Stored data
»»

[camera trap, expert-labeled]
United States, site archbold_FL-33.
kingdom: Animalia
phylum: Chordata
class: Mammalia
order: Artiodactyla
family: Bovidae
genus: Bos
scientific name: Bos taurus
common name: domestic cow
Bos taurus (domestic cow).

««

» **To do**
Down to the last character, restate every record.

» **Answer to the exercise**
[camera trap, expert-labeled]
United States, site archbold_FL-33.
kingdom: Animalia
phylum: Chordata
class: Mammalia
order: Artiodactyla
family: Bovidae
genus: Bos
scientific name: Bos taurus
common name: domestic cow
Bos taurus (domestic cow).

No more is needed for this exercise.